For extraordinary heroism in action against the enemy at Iwo Jima on Feb. 21, 1945 as a hospital corpsman attached to a Marine Rifle platoon. During a furious assault by his company upon a strongly defended enemy zone at the base of Mt. Suribachi, Bradley observed a Marine infantryman fall wounded in an open area under a pounding barrage by mortars, interlaced with a merciless crossfire from Machine guns. With complete disregard for his own safety, he ran through the intense fire to the side of the fallen Marine, examined his wounds and ascertained that an immediate administration of plasma was necessary to save the man's life. Unwilling to subject any of his comrades to the danger to which he had so valiantly exposed himself, he signaled would-be assistants to remain where they were. Placing himself in a position to shield the wounded man, he tied a plasma unit to a rifle planted upright in the sand and continued his life saving mission. The Marine's wounds bandaged and the condition of shock relieved by plasma, Bradley pulled the man thirty yards through intense enemy fire to a position of safety. His indomitable spirit, dauntless initiative, and heroic devotion to duty were an inspiration to those with whom he served and were in keeping with the highest tradition of the United States Naval Service.

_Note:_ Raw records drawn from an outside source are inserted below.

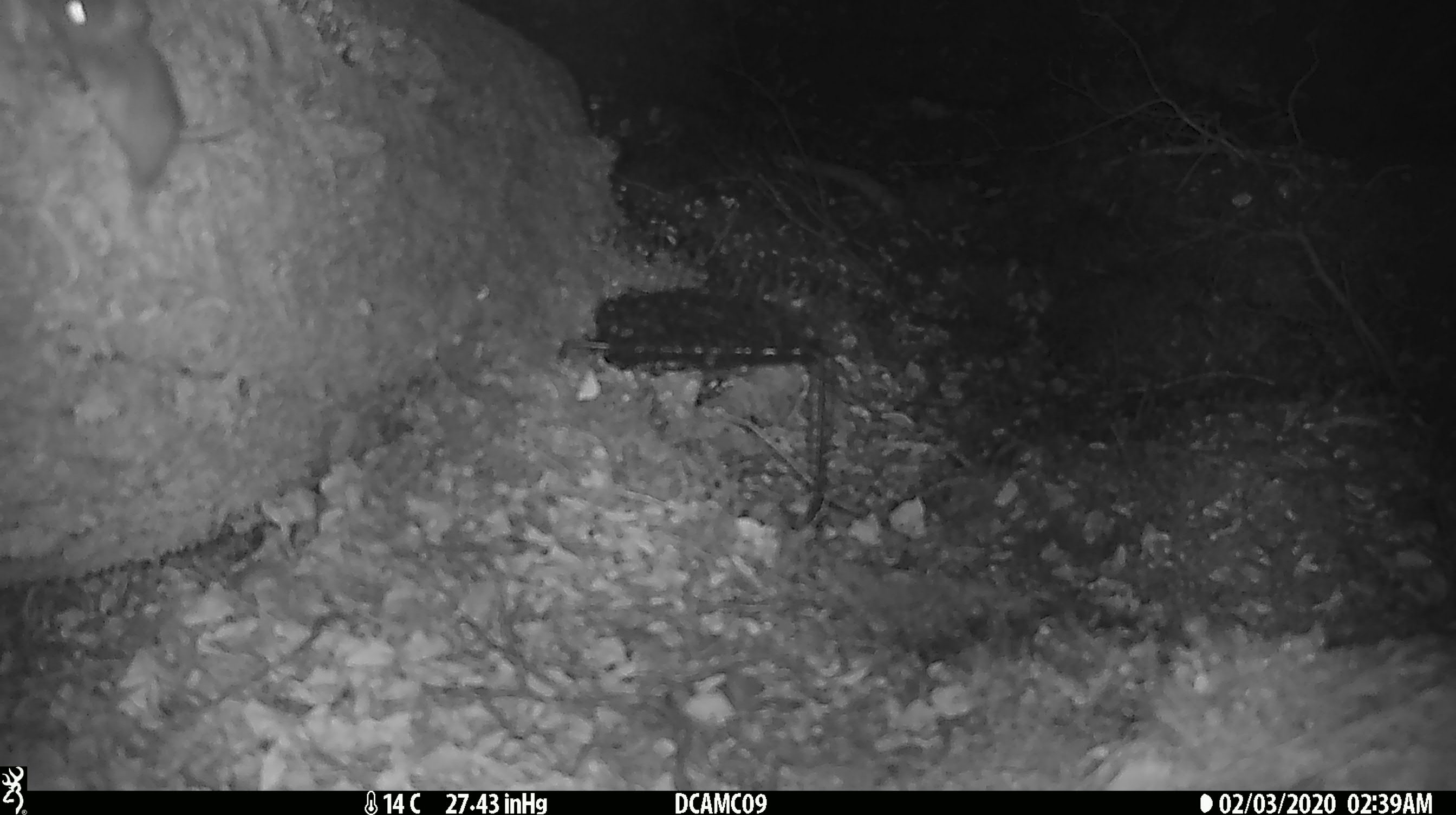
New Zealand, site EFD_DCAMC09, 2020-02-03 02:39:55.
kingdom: Animalia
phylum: Chordata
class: Mammalia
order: Rodentia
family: Muridae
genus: Mus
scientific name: Mus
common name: mouse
Mouse (Mus).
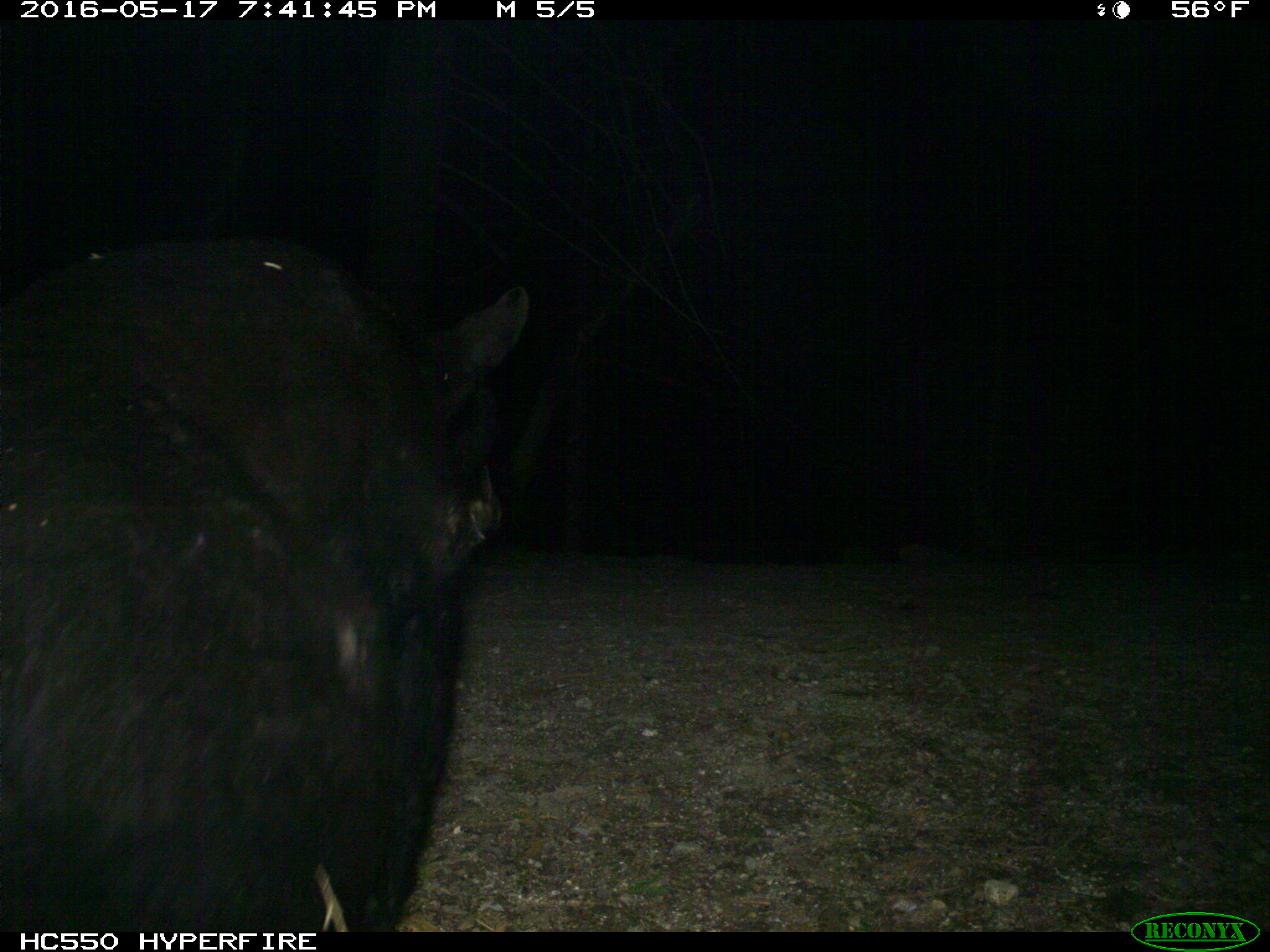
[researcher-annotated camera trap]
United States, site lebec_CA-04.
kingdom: Animalia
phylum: Chordata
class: Mammalia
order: Carnivora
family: Ursidae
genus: Ursus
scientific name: Ursus americanus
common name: american black bear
Ursus americanus (american black bear).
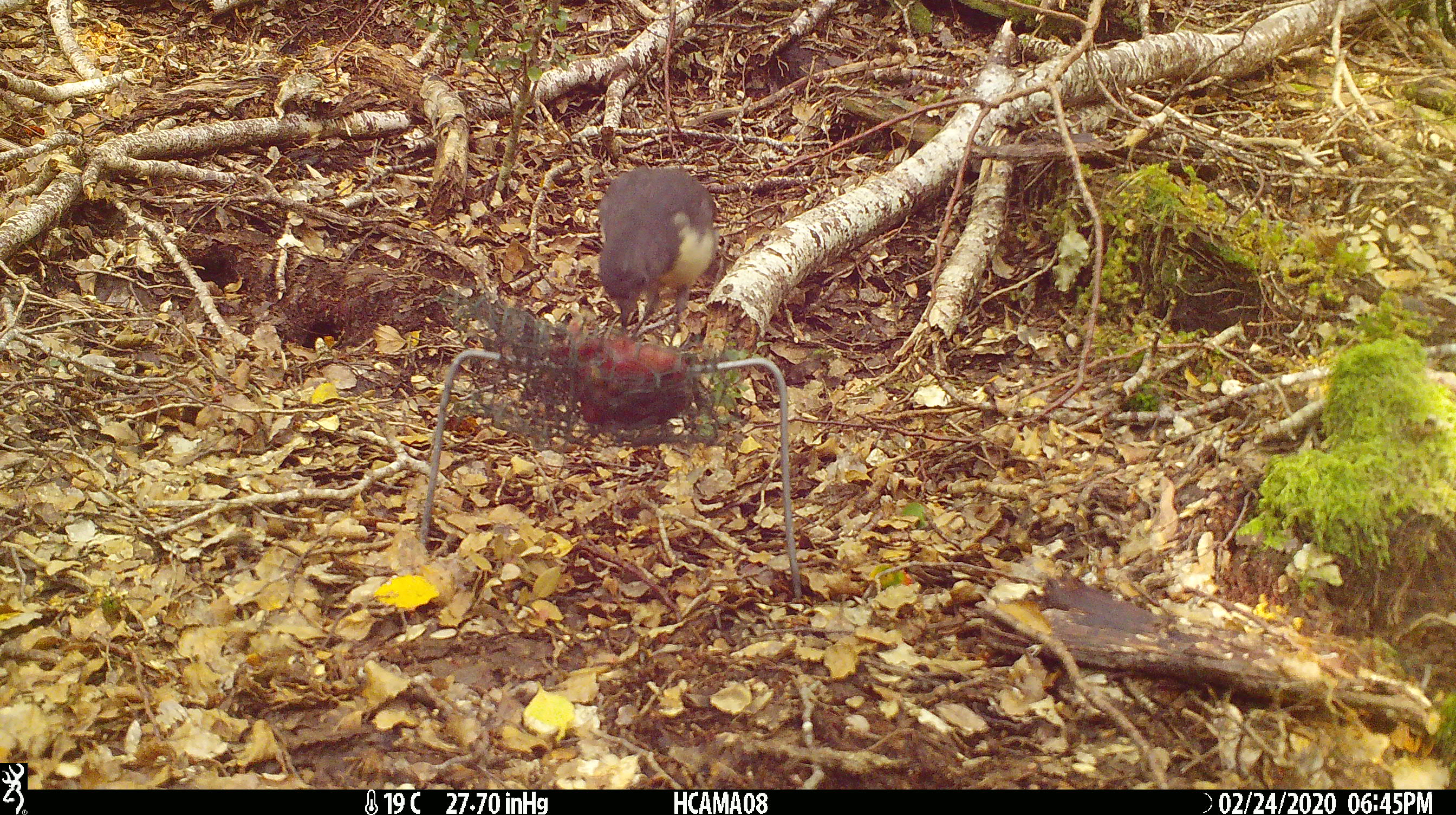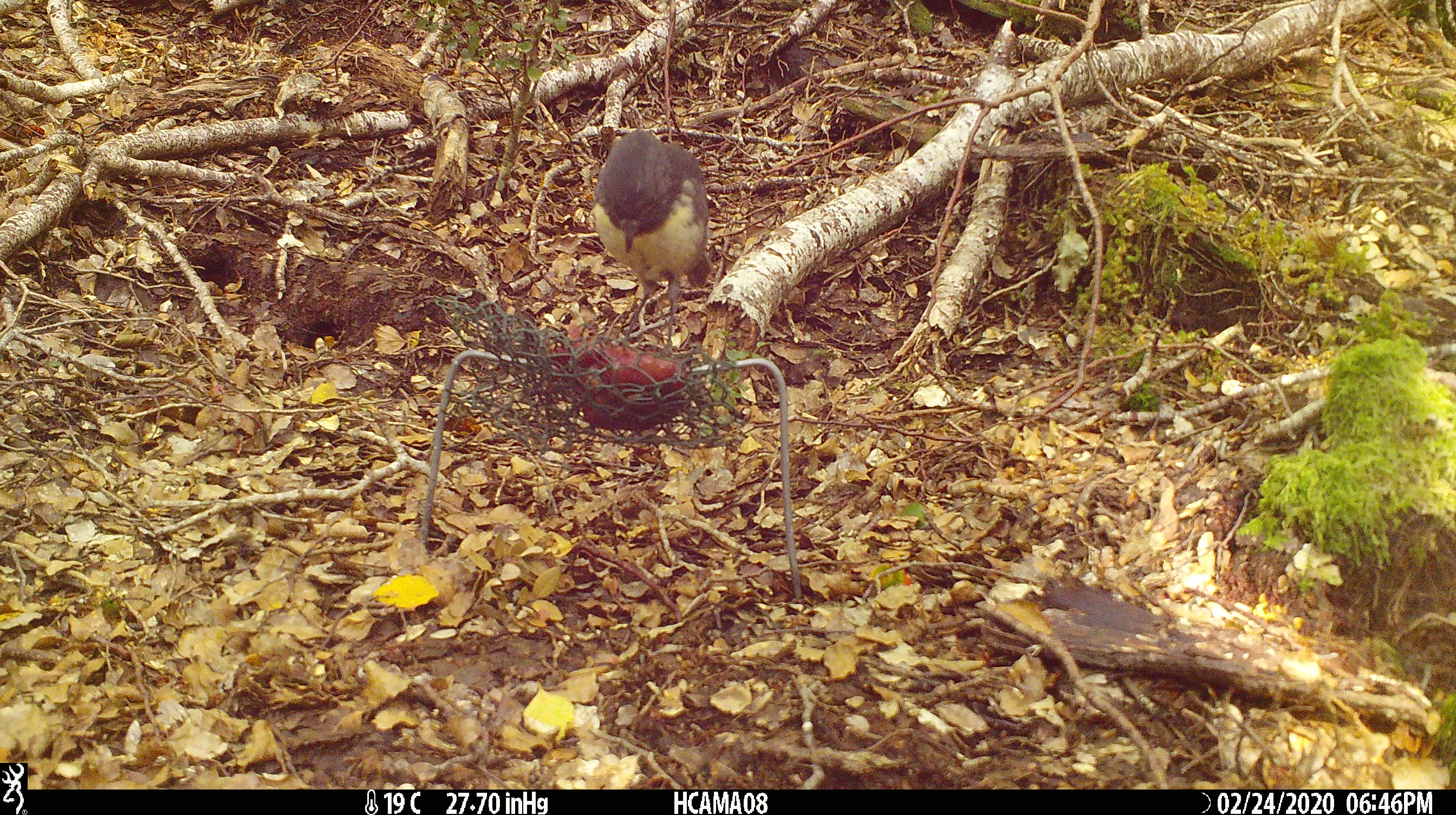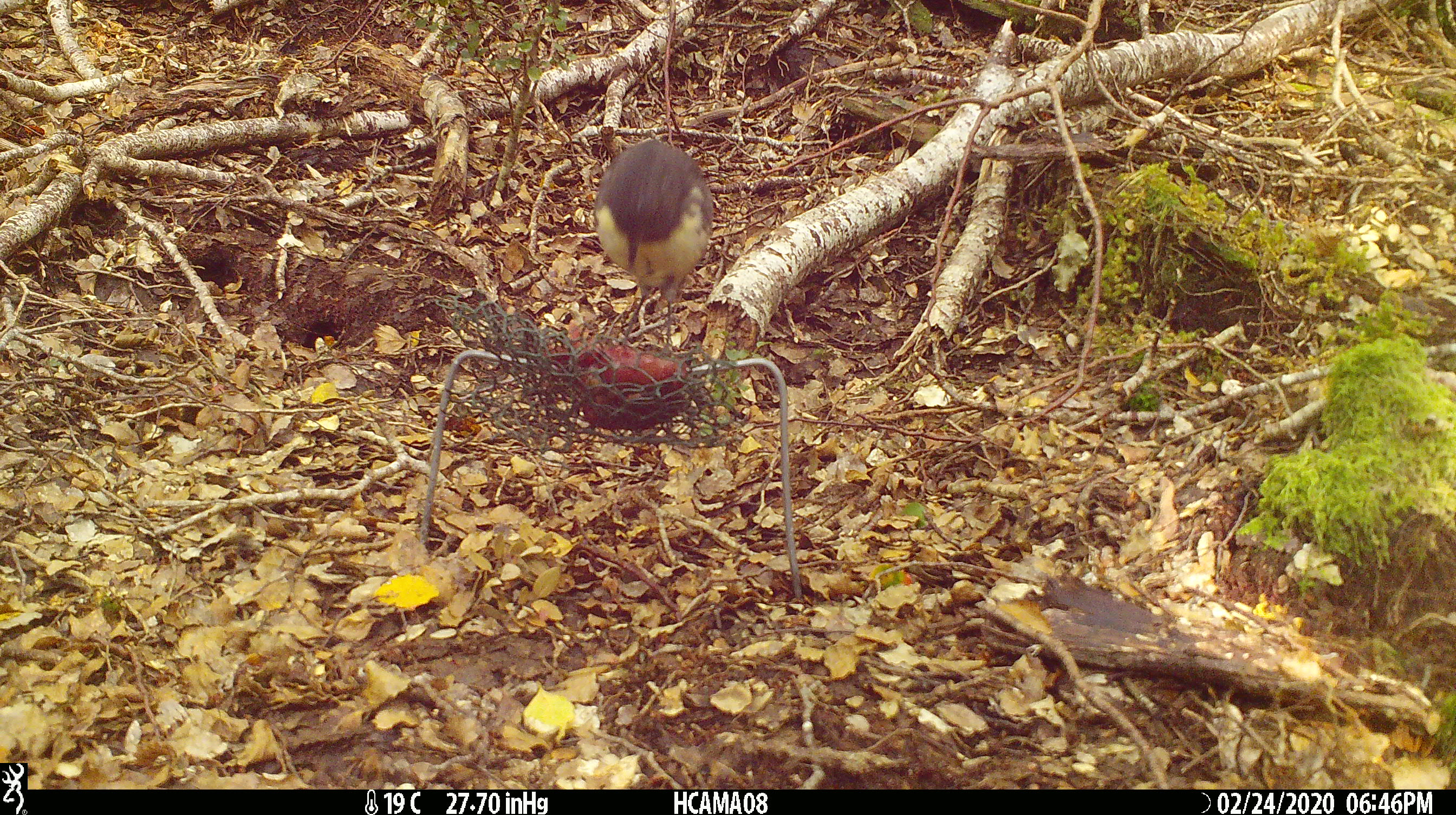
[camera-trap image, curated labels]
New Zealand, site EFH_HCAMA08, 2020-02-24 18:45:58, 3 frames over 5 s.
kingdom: Animalia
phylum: Chordata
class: Aves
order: Passeriformes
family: Petroicidae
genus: Petroica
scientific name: Petroica australis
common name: new zealand robin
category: robin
Robin (new zealand robin) (Petroica australis).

==Movie part and portrayals==
Bradley played and was portrayed as an American flag raiser in the following films (prior to his 2016 second flag raiser identification correction:

- 1949: Sands of Iwo Jima, starring John Wayne. Bradley, Ira Hayes, and Rene Gagnon participated once in the film by raising the America flag in the flag raising scene on Mount Suribachi.
- 1961: The Outsider, starring Tony Curtis as Ira Hayes. John Bradley was played by Forrest Compton.
- 2006: Flags of Our Fathers. John Bradley was portrayed as a young man by Ryan Phillippe and as an elder by George Grizzard.

==Legacy==
The following are named in memory of Bradley:

- The John H. Bradley Branch Health Clinic (Marine Corps Officer Candidate School) at Marine Corps Base Quantico (1995) in Quantico, Virginia.
- The John Bradley Memorial (2000), Wisconsin State Historical Marker and Site at Appleton West High School, Appleton, Wisconsin.
- Doc Bradley Hall (2012) at Camp Johnson's Field Medical Training Battalion-East's school located four miles south of Marine Corps Base Camp Lejeune in Jacksonville, North Carolina.